(Excerpts of spatial question data)
--*--

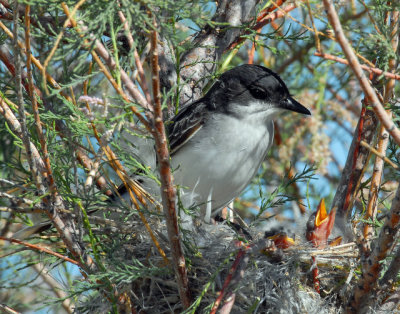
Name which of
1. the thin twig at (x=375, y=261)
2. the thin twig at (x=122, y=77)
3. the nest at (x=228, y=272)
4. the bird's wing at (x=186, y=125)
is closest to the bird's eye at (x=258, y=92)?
the bird's wing at (x=186, y=125)

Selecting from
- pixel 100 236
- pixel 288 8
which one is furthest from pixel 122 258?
pixel 288 8

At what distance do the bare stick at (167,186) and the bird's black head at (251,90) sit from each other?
133 cm

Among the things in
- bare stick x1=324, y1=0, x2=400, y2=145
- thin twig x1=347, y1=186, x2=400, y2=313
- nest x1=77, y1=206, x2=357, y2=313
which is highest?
bare stick x1=324, y1=0, x2=400, y2=145

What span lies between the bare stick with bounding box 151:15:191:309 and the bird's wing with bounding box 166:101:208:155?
3.69 feet

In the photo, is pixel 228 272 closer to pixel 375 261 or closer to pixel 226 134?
pixel 375 261

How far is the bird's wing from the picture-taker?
3.44 metres

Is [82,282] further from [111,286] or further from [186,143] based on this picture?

--*--

**Requirement**
Pick out each line above that contains the word "twig", and copy those lines.

**Response below**
1. the thin twig at (x=375, y=261)
2. the thin twig at (x=122, y=77)
- thin twig x1=347, y1=186, x2=400, y2=313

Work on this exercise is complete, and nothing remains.